In that sense, Hera Ma Nono is a good example of the kind of cross-fertilization that Frere-Jones is longing for. Either that or it’s a step beyond. In an Oct. 15 blog post on the New Yorker Web site, the pop critic cites several recordings that blur the lines between black and white influences. One of those is “Custard Pie,” a lurid funk track from Led Zeppelin’s 1975 double album, Physical Graffiti. As Frere-Jones points out in his indie rock article, it might’ve been easier for a band like Led Zeppelin to get away with “musical miscegenation” back then. But during the PC wars of the ’90s, he notes, indie rock acts that showed an obvious debt to black culture were often accused of misappropriation, if not outright minstrelsy. It’s possible that Minoff experienced such charges firsthand when, in the late ’90s, he joined one of those controversial outfits, D.C. gospel-punk act the Make-Up.

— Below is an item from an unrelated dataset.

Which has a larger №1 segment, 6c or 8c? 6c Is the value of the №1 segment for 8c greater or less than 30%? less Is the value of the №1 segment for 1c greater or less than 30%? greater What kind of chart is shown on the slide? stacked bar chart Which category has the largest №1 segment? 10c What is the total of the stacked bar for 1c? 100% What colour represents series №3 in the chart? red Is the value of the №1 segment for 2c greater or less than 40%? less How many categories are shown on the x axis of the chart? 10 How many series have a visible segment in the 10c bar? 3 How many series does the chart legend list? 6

You can hear echoes of that band’s liberal approach to race relations in “Street Parade,” a song about New Orleans and Katrina. “There’s a hurricane down South/But it’s hard to leave your house,” Eagleson sings. The white musician’s vocal conjures ’60s soul, and his backup chorus, which follows with the line, “Lake is dangerous,” evokes the bellowing of a Baptist church. The song is most notable because it serves as a reminder of an approach that some have tried to discredit. Few will wince when they hear Bilongo singing over the countrified slide guitar on “I Miss You.” But Eagleson’s vocal on “Street Parade” is exactly the sort of thing that led one prominent critic to call Jon Spencer, the white Ivy-league educated frontman of ’90s indie rock act the Jon Spencer Blues Explosion, an asshole. Perhaps Hera Ma Nono is a sign that the climate is shifting away from that kind of bitterness. Or perhaps Extra Golden is one of the bravest bands around.